**Opdracht:** Som alle regels hieronder op waarin het woord "window" voorkomt, en neem elke regel woordelijk over.

**Weergegeven regels:**
***

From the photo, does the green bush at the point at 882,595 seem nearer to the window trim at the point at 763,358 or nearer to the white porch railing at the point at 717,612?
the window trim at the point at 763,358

***

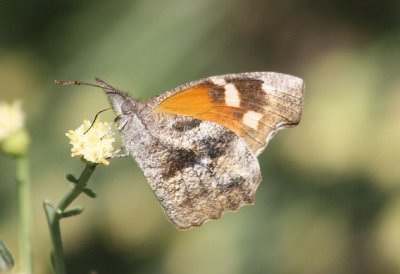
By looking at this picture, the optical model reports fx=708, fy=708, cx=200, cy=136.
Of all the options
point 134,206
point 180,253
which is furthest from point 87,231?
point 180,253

***

**Resultaat oefening:**
From the photo, does the green bush at the point at 882,595 seem nearer to the window trim at the point at 763,358 or nearer to the white porch railing at the point at 717,612?
the window trim at the point at 763,358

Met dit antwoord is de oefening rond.